▶ [THINGS TO DO]:
• a. In the post on responding to legal threats, what is the most a debt collector can be made to pay in punitive damages for outrageous behavior under the Fair Debt Collection Practices Act?
• b. Write out the part of the post on responding to legal threats that opens with "In a prior post" and closes with "one by one.", swapping "opposite" for "reverse".
• c. Carry on the post about responding to legal threats from the point where it stops.

▶ [TEXT PASSAGE]:
——

In a prior post I advised readers on how to craft a legal threat letter; http://douglaswhaley.blogspot.com/2011/10/how-to-write-effective-legal-threat.html. This post is the opposite of that: how to respond to a threat of legal action (whether in writing or verbal). There are a number of possibilities, so let’s take them one by one.
1. Keep Calm. Yes, the threat of legal action is scary, but your response should be the result of clear thinking, and you can’t do that if you’re in panic mode. You need time to consider your options, so if the threat is oral (over the phone or in person) work to get some breathing room. First make sure you understand the nature of the threat: who is making it (get names and contact information), what the circumstances are giving rise to the claim, what legal theory is being threatened, and what are the time constraints for your response? Don’t spout off. A calm, mannered answer, delaying your formal response, will work better than a rant. If the person says you must respond “NOW!” reply that you will think about the issue, talk to your lawyer (don’t admit you don’t have one), and get back to him/her. Then walk away or disconnect the phone caller.
2. Debt Collection. If the legal claim is that you owe a debt, first of all ask yourself if it’s true that the debt is owed and in the amount stated. If not, dispute that. If so, can you figure a way to pay it? In any event, you can stop debt collection harassment by invoking the protection of a federal statute: The Fair Debt Collection Practices Act (15 United States Code section 1601 and the sections that follow), the text of which can be found at http://www.ftc.gov/enforcement/rules/rulemaking-regulatory-reform-proceedings/fair-debt-collection-practices-act-text, and the Federal Trade Commission’s explanation of the Act is at https://www.consumer.ftc.gov/articles/0149-debt-collection. In the statute you have the right to stop the debt collector’s future contacts by giving the debt collector a notice in writing (keep a copy) in which you demand that further contact with you cease, and the collector must then stop contacting you except for the purpose of initiating legal actions (such as filing a lawsuit). Even without such a written notice from you, the debt collector cannot harass you (and the statute has examples of what sorts of conduct are forbidden as harassment). Violations of the Fair Debt Collection Practices Act give you a legal cause of action against the debt collector for your actual damages plus attorneys fees and punitive damages (up to $1000.00) for outrageous behavior.
If you can’t pay the debt, tell the creditor that you don’t have any money (the legal term is that you are “judgment proof” or as the old saying goes “you can’t get blood out of turnip”). If you have the possibility of paying some of the debt, offer to pay a lesser sum as satisfaction for the whole, mentioning that if you can’t work something out you may have no other choice but to file a bankruptcy petition. If the creditor agrees to take a lesser sum, send him/her a payment in full check [see Related Posts below]. Without the creditor’s express agreement, a payment in full check will not work.

——

▶ [DATA BLOCK]:
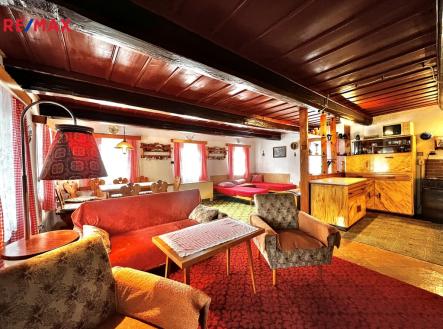 Prodej chaty/rekreačního objektu, 250 m²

——

▶ [ACTIVITY ANSWERS]:
• a. Up to $1000.00.

• b.
In a prior post I advised readers on how to craft a legal threat letter; http://douglaswhaley.blogspot.com/2011/10/how-to-write-effective-legal-threat.html. This post is the reverse of that: how to respond to a threat of legal action (whether in writing or verbal). There are a number of possibilities, so let’s take them one by one.

• c.
3. Are You Guilty? We all justify our actions to ourselves and are very good at coming up with arguments as to why we’re right. Once these conclusions are fixed in our minds it’s very, very difficult to rethink them. But when the legal threat arrives it’s time for some soul-searching. Ask yourself how some objective person, say, a judge, is going to view this matter. Here is a sobering challenge: put yourself in the position of the other side. What does this all look like from that point of view? If this mess ends up in court what ugly facts will come out that’ll be very damaging to your version of the matter?
What are the equities of the situation? What’s fair and what’s not fair? Understanding the equities is important. I tell my law students that if you are filing a law suit and you’ve got the rules of law on your side are while the equities are all on the other, you’re in trouble. Courts tend to do what’s equitable, and they can adjust the law as needed to reach that result if they’ve a mind to do so.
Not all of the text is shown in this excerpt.